Władimir Putin i Recep Tayyip Erdogan rozmawiali telefonicznie o sytuacji w Syrii
• Prezydenci Rosji i Turcji rozmawiali telefonicznie o kryzysie syryjskim i metodach jego rozwiązania
• Władimir Putin i Recep Tayyip Erdogan uzgodnili, że będą kontynuować konsultacje w tej sprawie na szczeblu ministrów
Według komunikatu Kremla rozmowa ta była "konstruktywna" i dialog w sprawie Syrii będzie kontynuowany przez ministrów obrony i spraw zagranicznych, a ponadto służby bezpieczeństwa obu krajów będą koordynowały swe posunięcia dotyczące walki z międzynarodowym terroryzmem.
"Ankara respektuje integralność terytorialną Syrii"
Recep Tayyip Erdogan powiedział Władimirowi Putinowi, że "zaangażowanie Ankary w operację przeciw Państwu Islamskiemu jest dowodem na determinację, z jaką Turcja walczy ze zbrojnymi ugrupowaniami islamistów". Dodał też, że Ankara respektuje integralność terytorialną Syrii.
Źródła w kancelarii Erdogana poinformowały media, że prezydenci omawiali również relacje między ich krajami oraz kwestie dotyczące Bliskiego Wschodu.
"Tarcza Eufratu"
Putin i Erdogan rozmawiali też o ataku syryjskiego lotnictwa, w którym w nocy ze środy na czwartek zginęło trzech tureckich żołnierzy. Były to prawdopodobnie pierwsze tureckie ofiary syryjskich sił rządowych.
W czwartek premier Turcji Binali Yildirim powiedział, że Ankara podejmie działania odwetowe w związku ze śmiercią tych żołnierzy.

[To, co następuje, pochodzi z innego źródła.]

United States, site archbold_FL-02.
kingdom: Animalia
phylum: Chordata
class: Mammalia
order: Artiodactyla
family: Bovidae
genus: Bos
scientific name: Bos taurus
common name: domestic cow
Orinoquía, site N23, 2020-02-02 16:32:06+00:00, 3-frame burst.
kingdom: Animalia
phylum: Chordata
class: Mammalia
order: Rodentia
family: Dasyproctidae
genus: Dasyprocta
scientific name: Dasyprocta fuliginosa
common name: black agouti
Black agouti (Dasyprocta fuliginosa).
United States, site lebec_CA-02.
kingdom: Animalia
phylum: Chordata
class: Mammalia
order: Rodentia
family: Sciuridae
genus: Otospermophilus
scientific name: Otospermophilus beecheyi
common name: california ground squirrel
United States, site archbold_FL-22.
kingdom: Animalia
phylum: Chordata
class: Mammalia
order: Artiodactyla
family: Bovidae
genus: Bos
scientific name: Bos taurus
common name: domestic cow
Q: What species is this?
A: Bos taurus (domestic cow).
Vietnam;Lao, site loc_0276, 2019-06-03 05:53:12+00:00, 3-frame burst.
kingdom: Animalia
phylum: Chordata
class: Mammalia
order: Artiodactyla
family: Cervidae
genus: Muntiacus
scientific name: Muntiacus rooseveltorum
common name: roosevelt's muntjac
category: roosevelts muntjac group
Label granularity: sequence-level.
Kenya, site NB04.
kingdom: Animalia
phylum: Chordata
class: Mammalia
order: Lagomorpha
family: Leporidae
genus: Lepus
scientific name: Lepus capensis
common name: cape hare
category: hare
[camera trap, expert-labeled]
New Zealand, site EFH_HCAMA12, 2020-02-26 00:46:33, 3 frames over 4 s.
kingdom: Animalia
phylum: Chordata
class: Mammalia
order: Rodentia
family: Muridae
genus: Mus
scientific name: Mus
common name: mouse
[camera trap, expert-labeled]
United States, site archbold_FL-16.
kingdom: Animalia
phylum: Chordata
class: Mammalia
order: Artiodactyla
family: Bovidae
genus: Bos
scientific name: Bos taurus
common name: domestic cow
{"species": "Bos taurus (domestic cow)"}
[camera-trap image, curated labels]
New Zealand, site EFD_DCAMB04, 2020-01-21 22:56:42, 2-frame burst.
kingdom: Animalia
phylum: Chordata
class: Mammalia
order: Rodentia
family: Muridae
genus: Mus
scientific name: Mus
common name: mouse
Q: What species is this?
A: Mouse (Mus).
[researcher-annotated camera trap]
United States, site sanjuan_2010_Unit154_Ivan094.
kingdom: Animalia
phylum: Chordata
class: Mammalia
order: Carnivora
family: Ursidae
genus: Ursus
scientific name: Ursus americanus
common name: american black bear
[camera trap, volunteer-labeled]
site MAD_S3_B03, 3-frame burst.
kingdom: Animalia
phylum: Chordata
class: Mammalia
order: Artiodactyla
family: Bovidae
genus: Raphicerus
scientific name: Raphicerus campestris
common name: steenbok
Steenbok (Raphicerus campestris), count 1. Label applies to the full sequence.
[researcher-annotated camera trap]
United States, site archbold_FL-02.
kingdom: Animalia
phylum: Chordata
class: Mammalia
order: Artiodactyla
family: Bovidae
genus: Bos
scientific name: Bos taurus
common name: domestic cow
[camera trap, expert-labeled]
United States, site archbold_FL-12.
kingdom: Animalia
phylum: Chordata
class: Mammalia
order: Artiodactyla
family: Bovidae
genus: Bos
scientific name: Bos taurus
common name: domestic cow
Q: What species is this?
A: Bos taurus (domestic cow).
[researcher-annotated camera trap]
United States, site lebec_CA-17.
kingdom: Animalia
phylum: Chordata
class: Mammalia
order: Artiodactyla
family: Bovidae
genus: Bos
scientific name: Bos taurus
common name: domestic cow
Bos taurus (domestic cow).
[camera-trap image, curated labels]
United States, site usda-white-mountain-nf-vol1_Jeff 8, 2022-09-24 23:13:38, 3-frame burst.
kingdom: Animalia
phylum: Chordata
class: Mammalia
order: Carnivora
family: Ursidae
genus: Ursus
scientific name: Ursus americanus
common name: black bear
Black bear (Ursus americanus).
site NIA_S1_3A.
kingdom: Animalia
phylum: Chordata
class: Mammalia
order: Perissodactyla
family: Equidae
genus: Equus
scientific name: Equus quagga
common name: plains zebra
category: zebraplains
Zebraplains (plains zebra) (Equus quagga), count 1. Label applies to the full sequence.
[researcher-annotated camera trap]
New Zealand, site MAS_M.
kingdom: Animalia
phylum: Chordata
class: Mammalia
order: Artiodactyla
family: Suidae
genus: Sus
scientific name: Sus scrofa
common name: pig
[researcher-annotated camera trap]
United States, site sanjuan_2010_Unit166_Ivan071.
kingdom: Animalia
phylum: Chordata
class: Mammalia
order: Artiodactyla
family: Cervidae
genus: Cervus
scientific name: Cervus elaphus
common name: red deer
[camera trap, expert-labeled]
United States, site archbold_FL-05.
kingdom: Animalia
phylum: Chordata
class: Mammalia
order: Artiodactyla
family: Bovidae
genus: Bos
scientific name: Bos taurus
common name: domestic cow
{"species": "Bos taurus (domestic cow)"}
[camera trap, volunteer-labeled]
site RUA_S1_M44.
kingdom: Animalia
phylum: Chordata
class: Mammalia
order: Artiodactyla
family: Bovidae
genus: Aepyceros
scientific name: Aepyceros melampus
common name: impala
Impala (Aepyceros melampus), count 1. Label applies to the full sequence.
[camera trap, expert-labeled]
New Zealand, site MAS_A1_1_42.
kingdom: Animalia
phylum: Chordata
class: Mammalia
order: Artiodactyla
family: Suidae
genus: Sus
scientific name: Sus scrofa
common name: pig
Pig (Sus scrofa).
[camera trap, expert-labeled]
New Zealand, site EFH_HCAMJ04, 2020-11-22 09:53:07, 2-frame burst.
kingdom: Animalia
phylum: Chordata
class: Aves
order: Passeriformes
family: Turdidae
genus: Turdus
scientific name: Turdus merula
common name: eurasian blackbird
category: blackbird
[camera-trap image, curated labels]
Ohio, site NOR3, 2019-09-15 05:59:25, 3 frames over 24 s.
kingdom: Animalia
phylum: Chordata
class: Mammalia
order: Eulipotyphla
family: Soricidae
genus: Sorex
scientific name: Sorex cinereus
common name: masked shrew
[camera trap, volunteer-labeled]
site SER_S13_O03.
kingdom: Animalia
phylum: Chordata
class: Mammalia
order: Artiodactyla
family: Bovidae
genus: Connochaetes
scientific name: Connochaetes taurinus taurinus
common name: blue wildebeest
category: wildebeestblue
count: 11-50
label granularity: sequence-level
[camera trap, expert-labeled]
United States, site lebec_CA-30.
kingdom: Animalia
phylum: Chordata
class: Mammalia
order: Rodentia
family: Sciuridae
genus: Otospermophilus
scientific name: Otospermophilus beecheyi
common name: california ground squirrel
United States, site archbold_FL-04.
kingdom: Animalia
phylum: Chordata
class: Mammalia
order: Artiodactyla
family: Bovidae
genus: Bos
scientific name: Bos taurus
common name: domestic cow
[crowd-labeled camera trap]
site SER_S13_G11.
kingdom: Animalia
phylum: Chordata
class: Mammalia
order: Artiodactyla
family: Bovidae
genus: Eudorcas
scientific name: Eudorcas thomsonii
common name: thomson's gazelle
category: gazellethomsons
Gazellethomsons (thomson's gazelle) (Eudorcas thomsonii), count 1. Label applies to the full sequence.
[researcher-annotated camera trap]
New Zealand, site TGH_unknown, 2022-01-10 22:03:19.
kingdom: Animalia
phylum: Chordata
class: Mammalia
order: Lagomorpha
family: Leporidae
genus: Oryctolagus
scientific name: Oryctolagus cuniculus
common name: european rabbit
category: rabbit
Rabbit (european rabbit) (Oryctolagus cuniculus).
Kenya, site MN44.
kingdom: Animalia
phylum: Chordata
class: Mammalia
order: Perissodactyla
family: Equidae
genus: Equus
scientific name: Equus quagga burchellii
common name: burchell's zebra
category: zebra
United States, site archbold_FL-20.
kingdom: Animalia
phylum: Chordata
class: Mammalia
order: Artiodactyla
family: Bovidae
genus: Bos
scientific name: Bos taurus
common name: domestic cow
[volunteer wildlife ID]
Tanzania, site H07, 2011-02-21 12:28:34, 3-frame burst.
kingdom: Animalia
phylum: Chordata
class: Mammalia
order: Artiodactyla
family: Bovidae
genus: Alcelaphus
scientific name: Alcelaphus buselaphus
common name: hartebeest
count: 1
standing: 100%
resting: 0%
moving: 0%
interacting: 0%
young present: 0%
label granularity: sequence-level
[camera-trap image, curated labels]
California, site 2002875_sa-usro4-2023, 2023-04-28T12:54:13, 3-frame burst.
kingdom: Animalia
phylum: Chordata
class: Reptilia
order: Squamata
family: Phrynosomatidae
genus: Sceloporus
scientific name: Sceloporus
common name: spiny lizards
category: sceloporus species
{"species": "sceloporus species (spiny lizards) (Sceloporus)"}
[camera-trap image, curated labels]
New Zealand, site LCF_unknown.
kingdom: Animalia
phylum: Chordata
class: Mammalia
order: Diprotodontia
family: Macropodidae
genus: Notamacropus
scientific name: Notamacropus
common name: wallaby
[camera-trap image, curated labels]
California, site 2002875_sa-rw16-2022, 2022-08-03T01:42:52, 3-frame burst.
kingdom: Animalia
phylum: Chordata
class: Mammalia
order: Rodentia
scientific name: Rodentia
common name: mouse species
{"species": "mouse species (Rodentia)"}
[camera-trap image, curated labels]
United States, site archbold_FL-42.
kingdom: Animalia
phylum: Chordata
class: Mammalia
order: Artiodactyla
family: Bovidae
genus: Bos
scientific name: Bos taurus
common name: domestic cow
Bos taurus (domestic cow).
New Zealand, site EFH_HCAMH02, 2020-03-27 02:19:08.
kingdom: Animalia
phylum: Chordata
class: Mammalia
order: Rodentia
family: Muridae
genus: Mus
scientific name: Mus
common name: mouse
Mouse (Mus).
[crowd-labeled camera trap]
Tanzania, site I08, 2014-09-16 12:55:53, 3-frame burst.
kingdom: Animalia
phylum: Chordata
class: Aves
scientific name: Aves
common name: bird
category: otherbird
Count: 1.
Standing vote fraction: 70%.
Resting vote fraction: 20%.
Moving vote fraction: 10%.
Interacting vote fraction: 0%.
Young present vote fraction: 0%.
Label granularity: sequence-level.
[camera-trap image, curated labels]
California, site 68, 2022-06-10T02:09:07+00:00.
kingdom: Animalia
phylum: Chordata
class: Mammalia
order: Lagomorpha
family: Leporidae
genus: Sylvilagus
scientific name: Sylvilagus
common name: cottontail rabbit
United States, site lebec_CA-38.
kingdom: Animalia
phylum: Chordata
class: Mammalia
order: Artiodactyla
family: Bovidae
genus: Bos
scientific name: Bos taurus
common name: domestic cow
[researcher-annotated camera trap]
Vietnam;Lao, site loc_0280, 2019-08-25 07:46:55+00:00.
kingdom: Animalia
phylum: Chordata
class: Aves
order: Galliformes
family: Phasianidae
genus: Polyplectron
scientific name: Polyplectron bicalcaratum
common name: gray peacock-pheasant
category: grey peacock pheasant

Pod koniec sierpnia siły tureckie rozpoczęły operację o kryptonimie "Tarcza Eufratu", której celem jest oczyszczenie obszarów przy południowej granicy Turcji z bojowników Państwa Islamskiego oraz uniemożliwienie kurdyjskim bojownikom, wspieranym przez USA, zdobywanie nowych terenów w Syrii.